Document segment

## Begin

Well, not saying that all ICE/hybrid cars are bad. But this particular hybrid is so boring and sucked all the desire to drive right out of me.


----------



## GDN

Spiffywerks said:


> Well, not saying that all ICE/hybrid cars are bad. But this particular hybrid is so boring and sucked all the desire to drive right out of me.


Yep - understand and I don't want to take from what you report as I'm sure it is all true. I've not typically been a Ford person throughout my life, but felt I should defend the Fusion just a little overall, as I've found it to be one pretty incredible car, especially for a 5 year old car and the features it had at the time and the pickup for an ICE, but I'm not comparing the car you spoke of, so I do get it.

And I'll add - I got a ride a M3 today, the first time for a ride ever in a Tesla, and it was pretty freaking incredible. Impossible to find anything to compare in the price range.


----------



## LUXMAN

msjulie said:


> Shy of not living here... they are butt ughly but 3 of the 4 are on the back of Ruby Red, mounted on 3m clear to prevent permanent sticking... the access to the car pool lane in the AM can mean 15 minutes @60 vs 45 agonizing stop/crawl/groan traffic so...


4 stickers?!? What moron came up with that? It should be a toll tag system if they wanna track you otherwise that is just crazy silly


----------



## Spiffywerks

Day 5 with the wimpy wonder.

I want my car back.

They said Tuesday.

I called Tuesday morning 8am for a status update.

“I’ll find out where we are at and get back right back to you”, says my service advisor.

Tuesday ends. Wednesday ends.

## End

Given entries
## Begin

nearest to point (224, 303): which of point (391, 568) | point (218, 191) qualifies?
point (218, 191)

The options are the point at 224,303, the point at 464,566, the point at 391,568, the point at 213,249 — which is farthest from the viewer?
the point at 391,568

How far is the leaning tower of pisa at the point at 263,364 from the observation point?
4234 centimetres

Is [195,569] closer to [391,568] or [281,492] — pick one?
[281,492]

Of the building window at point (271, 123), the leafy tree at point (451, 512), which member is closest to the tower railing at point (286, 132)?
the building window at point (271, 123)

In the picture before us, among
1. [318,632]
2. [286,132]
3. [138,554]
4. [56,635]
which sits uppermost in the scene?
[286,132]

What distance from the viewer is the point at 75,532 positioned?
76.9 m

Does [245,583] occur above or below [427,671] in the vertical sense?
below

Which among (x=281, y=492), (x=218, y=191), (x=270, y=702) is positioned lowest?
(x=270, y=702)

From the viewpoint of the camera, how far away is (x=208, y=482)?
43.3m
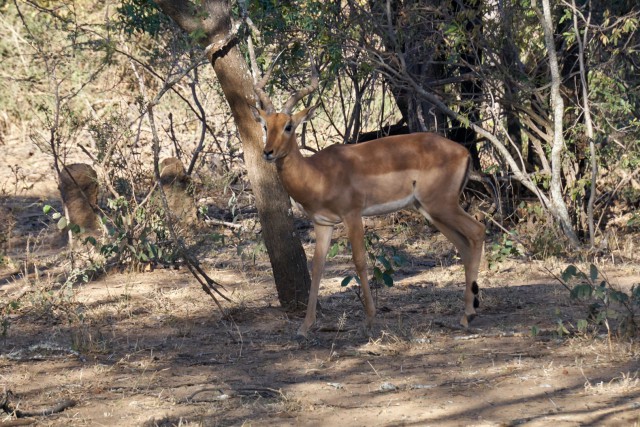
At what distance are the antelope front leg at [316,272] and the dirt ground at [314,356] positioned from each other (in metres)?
0.12

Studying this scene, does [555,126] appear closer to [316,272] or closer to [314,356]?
[316,272]

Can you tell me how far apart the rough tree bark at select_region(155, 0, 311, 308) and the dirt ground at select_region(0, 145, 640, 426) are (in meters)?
0.27

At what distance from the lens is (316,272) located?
6289 millimetres

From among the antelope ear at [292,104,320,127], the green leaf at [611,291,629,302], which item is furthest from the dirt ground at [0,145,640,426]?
the antelope ear at [292,104,320,127]

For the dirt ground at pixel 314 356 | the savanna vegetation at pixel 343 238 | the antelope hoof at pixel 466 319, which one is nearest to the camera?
the dirt ground at pixel 314 356

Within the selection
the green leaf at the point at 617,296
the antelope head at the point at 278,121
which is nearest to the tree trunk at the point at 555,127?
the antelope head at the point at 278,121

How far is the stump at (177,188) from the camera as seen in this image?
383 inches

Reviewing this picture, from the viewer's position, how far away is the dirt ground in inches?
179

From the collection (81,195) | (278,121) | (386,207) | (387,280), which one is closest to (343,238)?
(81,195)

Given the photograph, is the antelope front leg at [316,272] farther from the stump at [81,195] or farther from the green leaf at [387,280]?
the stump at [81,195]

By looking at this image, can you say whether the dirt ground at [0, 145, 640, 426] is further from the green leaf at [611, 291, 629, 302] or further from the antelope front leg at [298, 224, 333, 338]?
the green leaf at [611, 291, 629, 302]

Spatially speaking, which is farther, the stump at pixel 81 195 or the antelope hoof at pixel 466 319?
the stump at pixel 81 195

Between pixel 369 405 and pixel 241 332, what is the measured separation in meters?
1.83

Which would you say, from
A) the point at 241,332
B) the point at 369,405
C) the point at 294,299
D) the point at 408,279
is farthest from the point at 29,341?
the point at 408,279
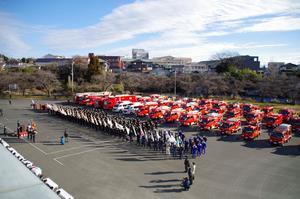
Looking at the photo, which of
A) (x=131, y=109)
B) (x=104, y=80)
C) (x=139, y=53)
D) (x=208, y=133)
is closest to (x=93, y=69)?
(x=104, y=80)

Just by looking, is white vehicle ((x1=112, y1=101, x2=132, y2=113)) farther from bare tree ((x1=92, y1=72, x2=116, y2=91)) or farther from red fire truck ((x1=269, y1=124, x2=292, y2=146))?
bare tree ((x1=92, y1=72, x2=116, y2=91))

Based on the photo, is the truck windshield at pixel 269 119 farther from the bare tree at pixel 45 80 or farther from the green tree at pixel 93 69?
the green tree at pixel 93 69

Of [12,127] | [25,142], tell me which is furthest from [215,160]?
[12,127]

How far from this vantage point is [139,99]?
44062 mm

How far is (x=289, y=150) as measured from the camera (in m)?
21.2

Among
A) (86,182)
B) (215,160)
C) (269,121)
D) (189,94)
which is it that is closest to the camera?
(86,182)

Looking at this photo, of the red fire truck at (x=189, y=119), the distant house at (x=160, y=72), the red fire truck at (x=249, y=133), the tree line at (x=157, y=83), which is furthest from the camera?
the distant house at (x=160, y=72)

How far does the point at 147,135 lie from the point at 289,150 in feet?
34.2

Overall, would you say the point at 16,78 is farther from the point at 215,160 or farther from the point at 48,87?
the point at 215,160

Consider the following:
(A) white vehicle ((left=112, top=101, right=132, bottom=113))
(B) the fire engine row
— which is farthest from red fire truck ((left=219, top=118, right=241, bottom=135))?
(A) white vehicle ((left=112, top=101, right=132, bottom=113))

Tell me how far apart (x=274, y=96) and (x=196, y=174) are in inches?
1471

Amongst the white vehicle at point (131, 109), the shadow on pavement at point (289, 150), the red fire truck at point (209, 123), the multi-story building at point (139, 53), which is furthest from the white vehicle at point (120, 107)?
the multi-story building at point (139, 53)

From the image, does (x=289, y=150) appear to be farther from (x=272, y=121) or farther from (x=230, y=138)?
(x=272, y=121)

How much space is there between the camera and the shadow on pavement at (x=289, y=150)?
67.0 feet
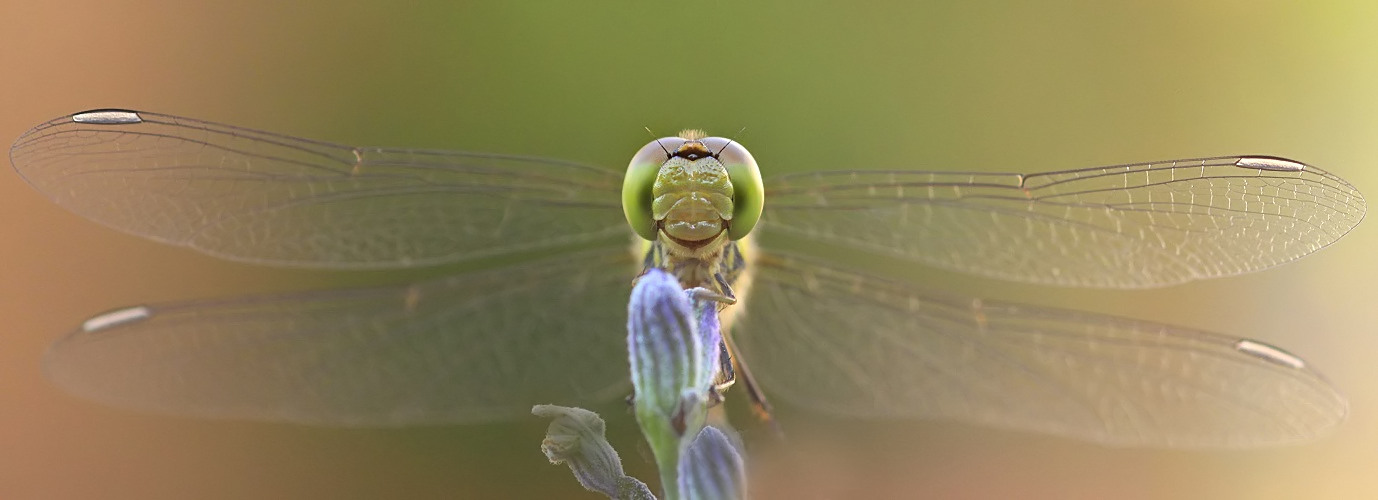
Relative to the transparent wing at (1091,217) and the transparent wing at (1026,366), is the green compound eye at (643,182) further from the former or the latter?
the transparent wing at (1026,366)

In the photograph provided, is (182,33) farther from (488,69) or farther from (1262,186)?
(1262,186)

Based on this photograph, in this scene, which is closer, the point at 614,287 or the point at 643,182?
the point at 643,182

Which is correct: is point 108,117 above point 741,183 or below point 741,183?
above

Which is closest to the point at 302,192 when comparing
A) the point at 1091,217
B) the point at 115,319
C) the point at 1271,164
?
the point at 115,319

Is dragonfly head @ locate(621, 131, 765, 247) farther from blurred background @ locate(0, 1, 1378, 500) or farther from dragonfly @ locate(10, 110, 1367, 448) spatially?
blurred background @ locate(0, 1, 1378, 500)

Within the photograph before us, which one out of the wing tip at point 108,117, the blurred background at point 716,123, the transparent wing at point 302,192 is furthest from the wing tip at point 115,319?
the blurred background at point 716,123

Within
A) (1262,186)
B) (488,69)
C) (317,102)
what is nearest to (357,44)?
(317,102)

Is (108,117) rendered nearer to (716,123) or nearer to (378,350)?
(378,350)
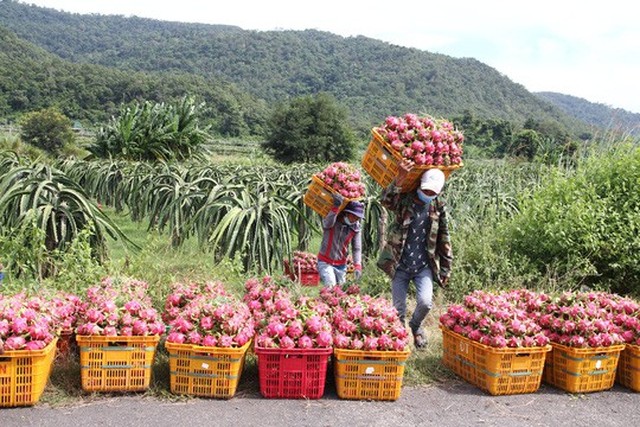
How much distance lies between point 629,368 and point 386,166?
2372mm

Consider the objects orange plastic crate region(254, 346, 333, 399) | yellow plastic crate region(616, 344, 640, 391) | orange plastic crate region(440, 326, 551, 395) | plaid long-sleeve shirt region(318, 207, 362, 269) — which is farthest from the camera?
plaid long-sleeve shirt region(318, 207, 362, 269)

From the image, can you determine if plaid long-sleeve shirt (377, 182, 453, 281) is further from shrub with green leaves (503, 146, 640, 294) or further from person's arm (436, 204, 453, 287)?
shrub with green leaves (503, 146, 640, 294)

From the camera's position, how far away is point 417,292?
17.8 ft

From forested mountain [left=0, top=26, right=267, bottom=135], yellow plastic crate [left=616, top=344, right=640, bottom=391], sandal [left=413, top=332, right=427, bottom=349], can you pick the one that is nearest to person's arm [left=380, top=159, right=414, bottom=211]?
sandal [left=413, top=332, right=427, bottom=349]

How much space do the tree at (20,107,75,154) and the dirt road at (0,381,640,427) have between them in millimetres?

## End

Problems to solve
1 – Can you repeat, word for word, the part of the car forum thread starting with "I want my car" and going on through "ends. Wednesday ends."?
2 – In the car forum thread, why does msjulie put up with the stickers on the back of Ruby Red, even while calling them ugly?

In response
1 –
I want my car back.

They said Tuesday.

I called Tuesday morning 8am for a status update.

“I’ll find out where we are at and get back right back to you”, says my service advisor.

Tuesday ends. Wednesday ends.

2 – They give access to the car pool lane in the morning. That can mean a 15-minute drive at 60 instead of 45 minutes of agonizing stop-and-crawl traffic.